Recovering from the operation, I made more angels and more still. It was the thing I could do – sit and sculpt with wire, crystal and a pair of pliers. I would be mindful to think positively as I made them. Wanting them to be filled with good energy and hope, I sculpted those tiny angels into bigger sculptures made up of multiple angels. To my surprise, people wanted to buy them, it seemed people really loved them and they sold in London, Tokyo and Europe.
My favourite angel story is that when my first small angel mobile sculptures were displayed in The Ritz Hotel in London, Yo Yo Ma saw them, bought every one of them and asked for more. He wanted to hang them in his music room to inspire him while he composed. Sometimes I listen to Yo Yo Ma while I make my angels; that symmetry makes me smile.

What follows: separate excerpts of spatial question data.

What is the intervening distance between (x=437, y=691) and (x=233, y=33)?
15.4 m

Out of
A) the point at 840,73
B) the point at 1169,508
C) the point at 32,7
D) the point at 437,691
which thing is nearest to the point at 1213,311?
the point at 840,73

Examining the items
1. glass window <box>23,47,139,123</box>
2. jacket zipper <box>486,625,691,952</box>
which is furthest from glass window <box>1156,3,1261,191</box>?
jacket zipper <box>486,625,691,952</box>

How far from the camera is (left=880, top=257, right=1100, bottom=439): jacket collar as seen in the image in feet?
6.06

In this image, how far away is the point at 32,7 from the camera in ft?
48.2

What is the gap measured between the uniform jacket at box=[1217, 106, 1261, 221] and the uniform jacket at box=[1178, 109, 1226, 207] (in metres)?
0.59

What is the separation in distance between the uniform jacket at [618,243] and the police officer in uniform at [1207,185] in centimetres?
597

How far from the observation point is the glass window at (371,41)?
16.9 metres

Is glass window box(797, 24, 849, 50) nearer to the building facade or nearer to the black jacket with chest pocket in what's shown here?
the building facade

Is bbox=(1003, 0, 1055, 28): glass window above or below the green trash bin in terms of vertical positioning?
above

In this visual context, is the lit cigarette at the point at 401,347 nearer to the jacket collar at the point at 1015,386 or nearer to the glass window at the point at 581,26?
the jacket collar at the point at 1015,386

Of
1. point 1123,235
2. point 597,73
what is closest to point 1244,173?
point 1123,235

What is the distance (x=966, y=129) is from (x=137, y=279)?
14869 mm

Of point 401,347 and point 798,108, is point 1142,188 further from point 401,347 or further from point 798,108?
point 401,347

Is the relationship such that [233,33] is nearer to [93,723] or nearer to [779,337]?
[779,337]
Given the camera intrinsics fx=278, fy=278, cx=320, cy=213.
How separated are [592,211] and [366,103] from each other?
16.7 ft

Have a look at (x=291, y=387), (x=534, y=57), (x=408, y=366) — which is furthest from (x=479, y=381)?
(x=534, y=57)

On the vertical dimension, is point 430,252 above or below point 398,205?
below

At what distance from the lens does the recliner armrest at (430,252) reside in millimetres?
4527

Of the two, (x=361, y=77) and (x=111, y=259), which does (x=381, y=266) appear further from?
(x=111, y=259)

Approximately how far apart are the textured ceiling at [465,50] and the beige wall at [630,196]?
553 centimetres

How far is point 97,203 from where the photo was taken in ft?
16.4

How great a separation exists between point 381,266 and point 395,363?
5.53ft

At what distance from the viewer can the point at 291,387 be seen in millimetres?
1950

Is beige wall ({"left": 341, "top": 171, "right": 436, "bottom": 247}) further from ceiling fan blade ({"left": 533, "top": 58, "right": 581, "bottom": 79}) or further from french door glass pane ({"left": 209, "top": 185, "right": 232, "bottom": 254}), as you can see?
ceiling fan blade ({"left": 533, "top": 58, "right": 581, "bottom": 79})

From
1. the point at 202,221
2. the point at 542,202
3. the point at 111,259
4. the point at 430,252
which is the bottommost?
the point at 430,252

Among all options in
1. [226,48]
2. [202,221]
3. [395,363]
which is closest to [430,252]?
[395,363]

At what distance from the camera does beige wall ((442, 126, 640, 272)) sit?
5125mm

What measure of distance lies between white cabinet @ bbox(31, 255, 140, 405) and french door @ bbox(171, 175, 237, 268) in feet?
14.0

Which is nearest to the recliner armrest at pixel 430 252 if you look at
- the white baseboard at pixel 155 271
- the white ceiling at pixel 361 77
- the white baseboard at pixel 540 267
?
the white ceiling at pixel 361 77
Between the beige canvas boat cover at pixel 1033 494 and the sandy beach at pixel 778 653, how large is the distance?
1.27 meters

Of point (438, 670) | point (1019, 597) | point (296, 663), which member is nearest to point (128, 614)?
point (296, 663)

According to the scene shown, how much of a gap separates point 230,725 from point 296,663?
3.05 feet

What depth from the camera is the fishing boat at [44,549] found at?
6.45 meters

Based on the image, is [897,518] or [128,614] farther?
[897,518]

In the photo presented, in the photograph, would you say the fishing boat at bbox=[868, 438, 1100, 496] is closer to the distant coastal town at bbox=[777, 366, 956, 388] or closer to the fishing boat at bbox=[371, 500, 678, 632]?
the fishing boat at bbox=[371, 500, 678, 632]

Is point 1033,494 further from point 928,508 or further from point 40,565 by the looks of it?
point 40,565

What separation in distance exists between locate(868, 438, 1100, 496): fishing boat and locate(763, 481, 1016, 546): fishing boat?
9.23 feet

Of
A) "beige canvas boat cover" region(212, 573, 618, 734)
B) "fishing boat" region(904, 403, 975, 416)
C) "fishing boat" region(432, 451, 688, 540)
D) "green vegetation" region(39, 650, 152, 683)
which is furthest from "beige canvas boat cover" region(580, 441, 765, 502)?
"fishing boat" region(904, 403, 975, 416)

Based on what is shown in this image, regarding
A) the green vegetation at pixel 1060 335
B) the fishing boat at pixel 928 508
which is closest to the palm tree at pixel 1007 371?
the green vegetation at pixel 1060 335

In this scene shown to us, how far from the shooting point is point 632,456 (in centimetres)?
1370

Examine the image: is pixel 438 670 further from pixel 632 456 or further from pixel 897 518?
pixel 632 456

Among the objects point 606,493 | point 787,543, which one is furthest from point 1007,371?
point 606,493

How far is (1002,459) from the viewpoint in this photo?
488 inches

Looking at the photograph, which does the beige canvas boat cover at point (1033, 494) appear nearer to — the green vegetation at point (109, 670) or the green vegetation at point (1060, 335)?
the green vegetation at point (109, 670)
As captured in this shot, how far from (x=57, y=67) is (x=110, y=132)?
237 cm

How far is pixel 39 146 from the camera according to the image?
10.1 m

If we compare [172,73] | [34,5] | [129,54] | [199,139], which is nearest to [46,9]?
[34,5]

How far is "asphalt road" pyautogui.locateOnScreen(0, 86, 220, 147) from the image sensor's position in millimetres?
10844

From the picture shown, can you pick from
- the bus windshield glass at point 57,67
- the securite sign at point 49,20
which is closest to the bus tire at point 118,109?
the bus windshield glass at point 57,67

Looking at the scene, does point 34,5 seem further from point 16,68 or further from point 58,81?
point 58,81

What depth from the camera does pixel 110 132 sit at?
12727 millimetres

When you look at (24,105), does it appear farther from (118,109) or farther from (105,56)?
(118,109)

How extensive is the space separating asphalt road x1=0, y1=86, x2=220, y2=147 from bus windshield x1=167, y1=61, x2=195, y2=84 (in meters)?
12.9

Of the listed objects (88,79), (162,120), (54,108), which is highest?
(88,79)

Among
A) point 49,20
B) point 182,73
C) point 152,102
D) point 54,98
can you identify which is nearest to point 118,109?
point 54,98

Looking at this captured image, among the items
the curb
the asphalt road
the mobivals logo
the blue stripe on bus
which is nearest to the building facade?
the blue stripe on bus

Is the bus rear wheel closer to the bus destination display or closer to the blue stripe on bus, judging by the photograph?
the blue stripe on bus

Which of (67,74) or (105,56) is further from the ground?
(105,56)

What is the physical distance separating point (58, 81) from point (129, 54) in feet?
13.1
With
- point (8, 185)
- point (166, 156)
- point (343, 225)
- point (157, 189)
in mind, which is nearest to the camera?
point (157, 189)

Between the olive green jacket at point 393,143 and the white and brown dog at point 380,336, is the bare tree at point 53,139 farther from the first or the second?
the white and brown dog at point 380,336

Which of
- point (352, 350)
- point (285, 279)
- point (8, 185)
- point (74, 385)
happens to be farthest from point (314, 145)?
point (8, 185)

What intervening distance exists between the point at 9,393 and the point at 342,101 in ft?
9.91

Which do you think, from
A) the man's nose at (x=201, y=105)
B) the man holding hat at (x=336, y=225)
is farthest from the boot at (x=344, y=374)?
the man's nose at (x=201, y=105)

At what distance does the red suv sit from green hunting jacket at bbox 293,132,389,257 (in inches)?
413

I have wanted for a long time to make bigger art work and this door opened for me when I moved to Hoi An last year. I made a crown of angels for a writer to wear while she wrote. She wore the crown to a gallery, which is how Bridget March first came to see my work and encouranged me to do more. My angels are part me and part all the people I have ever met. I found a metal worker with a magical heart who I commissioned to make the Fibonacci spirals on which my angels are suspended and a team of creative help me thread the sculptures together. There are parts of many people in my work. Their hopes and wished, dreams and heartaches – because I believe that when you work on a sculpture, part of you goes with it. I encourage you to take a seat under the angels, take your time, I hope you too see beauty in the small things. The way that I have been lucky enough to spend my life doing”
Janie Lawson gave me one of her magic angels in a nice wrapping. I feel blessed to have met her and received the special energy from her work. I went to sleep with a new image of angels, which silently encouraged and inspired me. They are not from the legends, they are very true.
Talking with Lawson and to learn more about the artist’s dream, I wished that her works could be introduced to more and more audiences. Personally, I think a spacious luxurious place with a black background would be also excellent for viewing the sculpture – wired strong angels with the sparkling of crystals on the wings.
Janie Lawson has been living in Hoi An for nearly two years. She graduated in Art & Design – Richmond College, London. BA Hons. Fashion Design – Saint Martins School of Art, London and had exhibitions at London Fashion Week and Paris Fashion Week bi-annually 2003-2006. Exhibiting sculptural millinery and jewellery.